(Stored records)
━━━━━━━━━━━━━━━━

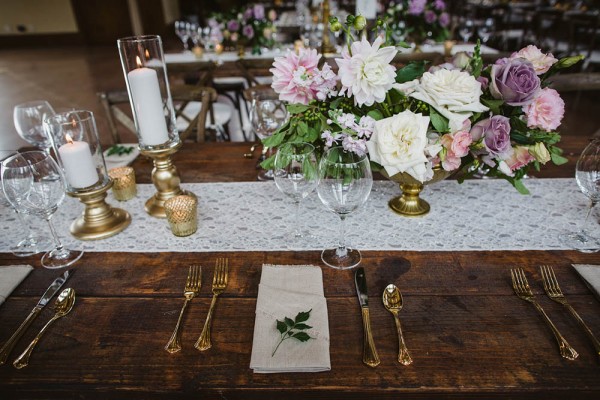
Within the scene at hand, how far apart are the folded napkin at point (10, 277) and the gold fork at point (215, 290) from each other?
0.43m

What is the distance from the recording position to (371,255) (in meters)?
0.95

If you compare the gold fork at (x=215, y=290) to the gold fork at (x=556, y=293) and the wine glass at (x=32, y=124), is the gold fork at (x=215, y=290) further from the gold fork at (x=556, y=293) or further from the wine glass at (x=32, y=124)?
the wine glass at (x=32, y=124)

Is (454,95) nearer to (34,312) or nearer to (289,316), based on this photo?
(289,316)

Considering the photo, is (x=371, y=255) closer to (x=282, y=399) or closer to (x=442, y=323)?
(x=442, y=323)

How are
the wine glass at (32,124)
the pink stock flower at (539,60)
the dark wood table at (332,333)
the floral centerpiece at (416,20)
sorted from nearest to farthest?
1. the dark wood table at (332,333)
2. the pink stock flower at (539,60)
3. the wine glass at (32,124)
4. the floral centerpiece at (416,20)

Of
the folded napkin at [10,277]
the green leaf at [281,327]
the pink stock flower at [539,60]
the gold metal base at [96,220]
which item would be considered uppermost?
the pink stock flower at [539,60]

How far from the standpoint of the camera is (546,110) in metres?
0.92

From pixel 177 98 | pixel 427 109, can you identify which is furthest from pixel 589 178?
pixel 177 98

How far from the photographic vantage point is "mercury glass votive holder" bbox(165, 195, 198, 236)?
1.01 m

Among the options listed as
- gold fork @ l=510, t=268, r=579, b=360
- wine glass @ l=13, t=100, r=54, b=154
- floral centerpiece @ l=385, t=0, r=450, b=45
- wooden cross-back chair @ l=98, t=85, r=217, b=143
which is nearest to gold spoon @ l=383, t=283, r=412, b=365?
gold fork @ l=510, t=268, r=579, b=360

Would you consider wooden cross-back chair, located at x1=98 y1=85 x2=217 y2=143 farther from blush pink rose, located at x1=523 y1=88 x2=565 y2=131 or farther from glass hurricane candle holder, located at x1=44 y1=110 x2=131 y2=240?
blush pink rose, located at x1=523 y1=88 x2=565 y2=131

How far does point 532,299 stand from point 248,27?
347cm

━━━━━━━━━━━━━━━━

Could you give again exactly the lines from the line containing "Is (454,95) nearer" through the final line of the data above, and no others?

Is (454,95) nearer to (34,312) or nearer to (289,316), based on this photo?
(289,316)

Considering the photo, is (x=371, y=255) closer to (x=282, y=399) or closer to (x=442, y=323)?
(x=442, y=323)

How are
the wine glass at (32,124)
the pink stock flower at (539,60)
the dark wood table at (332,333)
the floral centerpiece at (416,20)
sorted from nearest to farthest?
1. the dark wood table at (332,333)
2. the pink stock flower at (539,60)
3. the wine glass at (32,124)
4. the floral centerpiece at (416,20)

Of
the folded napkin at [10,277]
the green leaf at [281,327]
the pink stock flower at [539,60]
the gold metal base at [96,220]
which item would be considered uppermost?
the pink stock flower at [539,60]

How far from the standpoint of the camera is (546,110) in metres?
0.92

From pixel 177 98 | pixel 427 109, can you identify which is furthest from pixel 589 178?
pixel 177 98

How far from the photographic vantage point is "mercury glass votive holder" bbox(165, 195, 198, 236)?
1.01 m

Among the options listed as
- gold fork @ l=510, t=268, r=579, b=360
- wine glass @ l=13, t=100, r=54, b=154
- floral centerpiece @ l=385, t=0, r=450, b=45
- wooden cross-back chair @ l=98, t=85, r=217, b=143
which is nearest to gold spoon @ l=383, t=283, r=412, b=365?
gold fork @ l=510, t=268, r=579, b=360

Would you consider wooden cross-back chair, located at x1=98 y1=85 x2=217 y2=143 farther from blush pink rose, located at x1=523 y1=88 x2=565 y2=131 or farther from glass hurricane candle holder, located at x1=44 y1=110 x2=131 y2=240?
blush pink rose, located at x1=523 y1=88 x2=565 y2=131

How far does point 532,299 stand from point 248,27?
347cm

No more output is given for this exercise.